> **Given task**: Pick out each line below that contains the word "gray", and copy every such line.

* BEGIN The data *

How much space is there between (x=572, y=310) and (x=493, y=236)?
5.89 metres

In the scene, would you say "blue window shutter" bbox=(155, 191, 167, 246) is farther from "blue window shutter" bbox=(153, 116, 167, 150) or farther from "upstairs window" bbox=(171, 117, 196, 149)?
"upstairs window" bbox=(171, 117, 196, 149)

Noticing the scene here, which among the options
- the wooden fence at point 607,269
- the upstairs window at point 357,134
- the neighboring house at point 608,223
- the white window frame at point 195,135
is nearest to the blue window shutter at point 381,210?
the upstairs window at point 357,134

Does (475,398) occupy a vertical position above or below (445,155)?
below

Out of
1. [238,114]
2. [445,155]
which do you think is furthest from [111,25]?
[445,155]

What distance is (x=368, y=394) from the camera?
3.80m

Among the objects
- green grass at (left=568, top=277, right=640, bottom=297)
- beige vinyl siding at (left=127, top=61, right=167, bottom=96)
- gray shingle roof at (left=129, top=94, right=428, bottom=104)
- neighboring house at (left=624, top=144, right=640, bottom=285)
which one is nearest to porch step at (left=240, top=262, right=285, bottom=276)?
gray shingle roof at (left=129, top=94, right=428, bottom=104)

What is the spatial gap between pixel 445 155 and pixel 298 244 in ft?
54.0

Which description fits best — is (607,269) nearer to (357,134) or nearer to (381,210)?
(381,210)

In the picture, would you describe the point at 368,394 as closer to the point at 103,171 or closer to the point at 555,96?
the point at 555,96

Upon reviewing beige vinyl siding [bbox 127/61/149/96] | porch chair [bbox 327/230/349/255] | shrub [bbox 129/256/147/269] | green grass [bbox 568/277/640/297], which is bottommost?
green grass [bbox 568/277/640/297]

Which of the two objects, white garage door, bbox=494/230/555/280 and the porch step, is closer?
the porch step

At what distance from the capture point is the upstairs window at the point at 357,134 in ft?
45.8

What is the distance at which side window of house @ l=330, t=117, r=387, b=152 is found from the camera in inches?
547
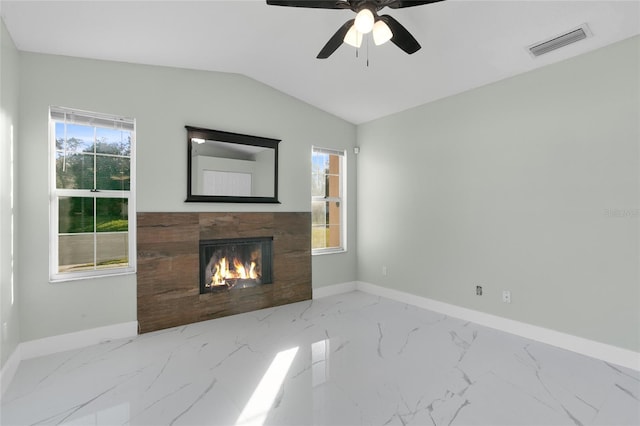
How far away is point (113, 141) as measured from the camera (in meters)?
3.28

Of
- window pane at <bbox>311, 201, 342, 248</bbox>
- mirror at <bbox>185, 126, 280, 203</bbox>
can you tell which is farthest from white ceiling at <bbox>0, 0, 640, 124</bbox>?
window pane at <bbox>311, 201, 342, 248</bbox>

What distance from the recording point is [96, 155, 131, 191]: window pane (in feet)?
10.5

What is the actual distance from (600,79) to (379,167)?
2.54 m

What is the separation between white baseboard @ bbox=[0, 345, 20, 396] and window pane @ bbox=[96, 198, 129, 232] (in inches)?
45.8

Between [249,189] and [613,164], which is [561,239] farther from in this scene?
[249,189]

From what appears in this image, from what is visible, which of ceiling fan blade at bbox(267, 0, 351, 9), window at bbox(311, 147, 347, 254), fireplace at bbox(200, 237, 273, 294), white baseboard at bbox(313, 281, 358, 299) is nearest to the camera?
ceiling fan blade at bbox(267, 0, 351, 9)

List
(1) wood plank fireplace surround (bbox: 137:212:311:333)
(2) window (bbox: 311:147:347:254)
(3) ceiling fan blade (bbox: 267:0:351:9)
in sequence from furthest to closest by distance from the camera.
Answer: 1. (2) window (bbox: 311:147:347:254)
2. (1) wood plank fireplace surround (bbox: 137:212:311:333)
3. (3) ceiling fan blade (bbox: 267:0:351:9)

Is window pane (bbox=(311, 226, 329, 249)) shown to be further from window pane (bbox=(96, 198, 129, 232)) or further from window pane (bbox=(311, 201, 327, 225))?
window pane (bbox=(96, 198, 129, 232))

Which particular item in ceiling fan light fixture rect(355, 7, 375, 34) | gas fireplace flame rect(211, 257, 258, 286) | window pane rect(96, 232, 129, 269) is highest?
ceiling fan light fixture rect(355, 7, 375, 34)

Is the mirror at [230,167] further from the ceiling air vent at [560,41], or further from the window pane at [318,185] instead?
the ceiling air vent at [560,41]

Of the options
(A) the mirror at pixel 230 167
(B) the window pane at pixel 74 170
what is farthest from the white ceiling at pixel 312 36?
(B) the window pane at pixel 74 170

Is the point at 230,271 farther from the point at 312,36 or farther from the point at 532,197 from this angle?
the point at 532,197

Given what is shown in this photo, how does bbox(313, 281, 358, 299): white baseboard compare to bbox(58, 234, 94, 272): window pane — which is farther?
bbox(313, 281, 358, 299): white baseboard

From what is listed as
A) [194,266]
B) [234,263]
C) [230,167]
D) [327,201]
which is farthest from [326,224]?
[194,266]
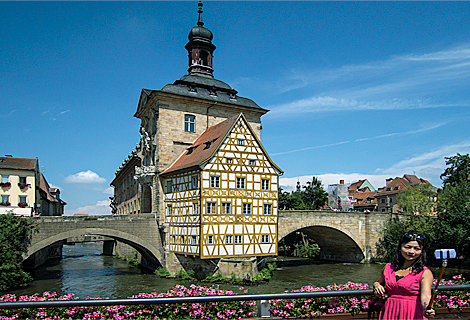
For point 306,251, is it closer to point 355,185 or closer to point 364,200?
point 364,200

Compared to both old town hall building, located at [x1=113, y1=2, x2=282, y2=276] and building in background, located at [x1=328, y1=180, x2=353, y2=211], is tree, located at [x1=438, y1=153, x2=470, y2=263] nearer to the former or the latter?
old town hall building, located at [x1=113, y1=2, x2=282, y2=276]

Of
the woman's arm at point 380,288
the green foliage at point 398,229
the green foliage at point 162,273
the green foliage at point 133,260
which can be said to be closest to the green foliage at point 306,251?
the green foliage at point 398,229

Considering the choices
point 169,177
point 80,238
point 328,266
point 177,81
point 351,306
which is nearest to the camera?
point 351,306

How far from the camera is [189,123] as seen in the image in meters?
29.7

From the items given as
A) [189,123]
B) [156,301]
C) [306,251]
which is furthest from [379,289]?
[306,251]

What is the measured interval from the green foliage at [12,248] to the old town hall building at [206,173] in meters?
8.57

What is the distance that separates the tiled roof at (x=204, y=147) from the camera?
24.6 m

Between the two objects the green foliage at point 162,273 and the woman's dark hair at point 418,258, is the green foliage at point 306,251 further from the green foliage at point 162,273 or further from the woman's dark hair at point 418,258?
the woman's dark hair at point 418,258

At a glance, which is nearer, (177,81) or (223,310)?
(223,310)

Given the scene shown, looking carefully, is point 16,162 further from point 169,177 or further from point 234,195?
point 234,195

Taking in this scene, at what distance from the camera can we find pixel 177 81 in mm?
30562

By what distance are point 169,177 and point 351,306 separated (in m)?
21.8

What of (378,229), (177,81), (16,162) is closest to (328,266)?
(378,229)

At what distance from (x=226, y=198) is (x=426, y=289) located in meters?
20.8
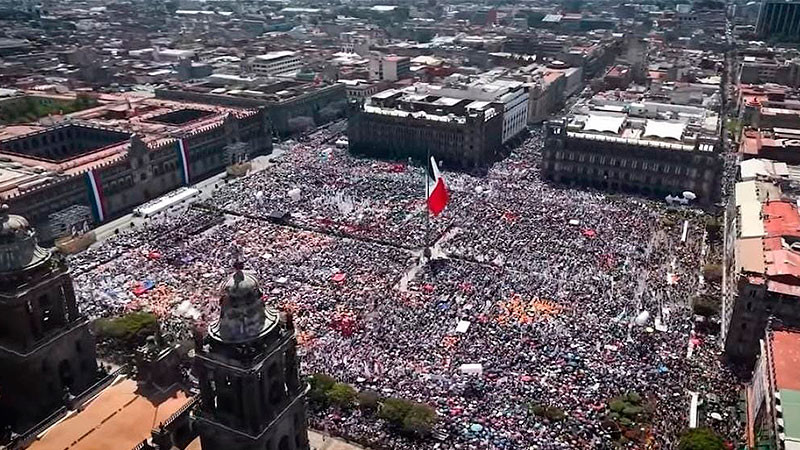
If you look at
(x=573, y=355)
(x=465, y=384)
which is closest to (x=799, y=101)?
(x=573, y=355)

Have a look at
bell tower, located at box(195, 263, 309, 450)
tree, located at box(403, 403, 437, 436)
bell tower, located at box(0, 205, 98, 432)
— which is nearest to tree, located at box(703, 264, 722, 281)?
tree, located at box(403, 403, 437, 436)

* END The data *
* BEGIN The data *

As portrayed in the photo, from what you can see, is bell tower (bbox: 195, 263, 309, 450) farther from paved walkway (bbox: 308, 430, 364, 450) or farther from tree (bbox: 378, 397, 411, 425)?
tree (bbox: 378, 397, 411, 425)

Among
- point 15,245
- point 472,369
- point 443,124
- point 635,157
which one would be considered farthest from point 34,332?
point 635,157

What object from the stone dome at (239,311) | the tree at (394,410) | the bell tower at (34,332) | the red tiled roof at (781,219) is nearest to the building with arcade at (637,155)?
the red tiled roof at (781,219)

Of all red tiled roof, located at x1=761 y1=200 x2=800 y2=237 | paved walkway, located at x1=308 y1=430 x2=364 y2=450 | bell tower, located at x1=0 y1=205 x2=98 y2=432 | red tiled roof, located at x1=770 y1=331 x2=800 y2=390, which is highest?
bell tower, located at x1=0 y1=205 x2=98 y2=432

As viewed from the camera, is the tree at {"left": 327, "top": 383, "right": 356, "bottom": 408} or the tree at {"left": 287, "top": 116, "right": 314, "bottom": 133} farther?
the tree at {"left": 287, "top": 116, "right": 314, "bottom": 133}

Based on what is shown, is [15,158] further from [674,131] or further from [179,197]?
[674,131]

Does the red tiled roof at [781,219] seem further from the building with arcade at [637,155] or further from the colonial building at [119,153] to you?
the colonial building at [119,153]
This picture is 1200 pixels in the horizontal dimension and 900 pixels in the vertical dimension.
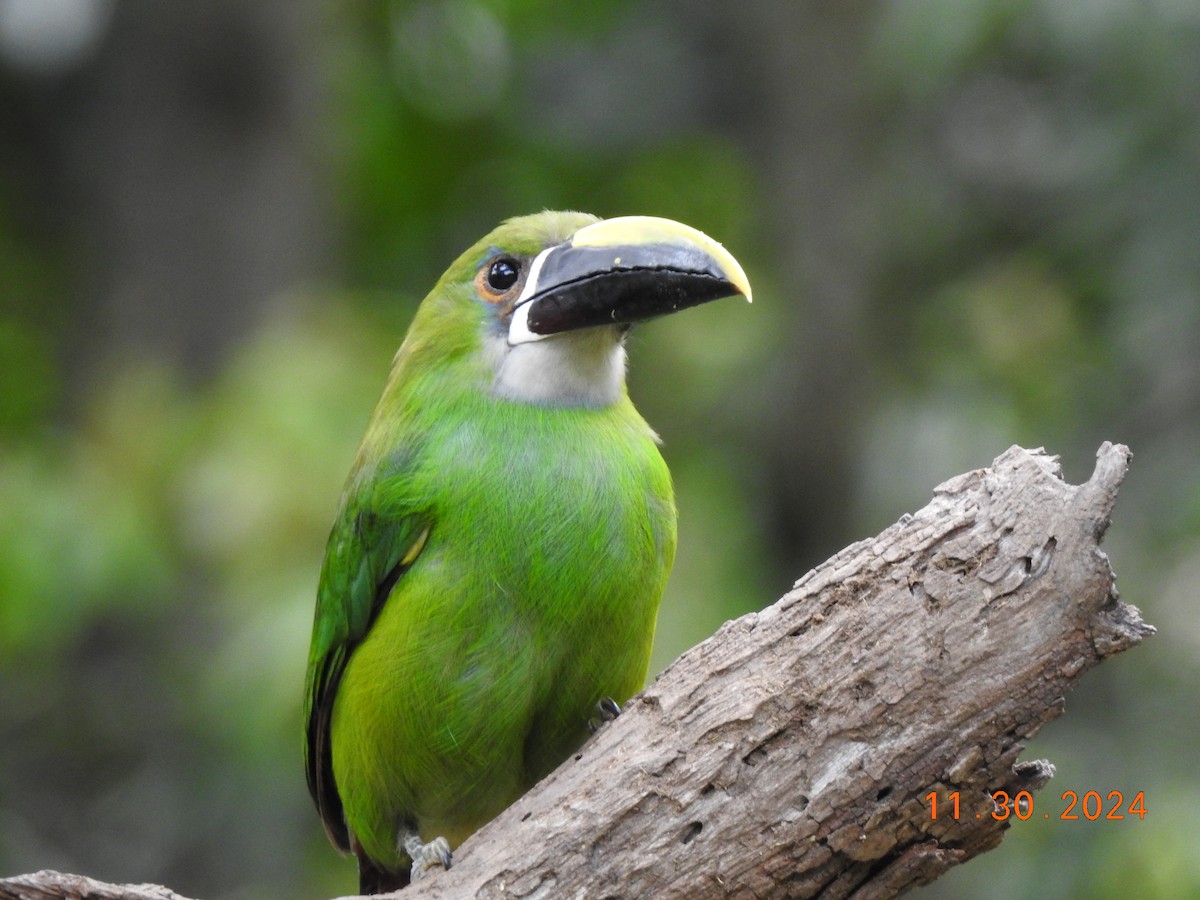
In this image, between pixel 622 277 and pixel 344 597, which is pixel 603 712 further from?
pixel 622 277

* END The data *

> **Exercise response**:
- gray shingle roof at (left=129, top=94, right=428, bottom=104)
gray shingle roof at (left=129, top=94, right=428, bottom=104)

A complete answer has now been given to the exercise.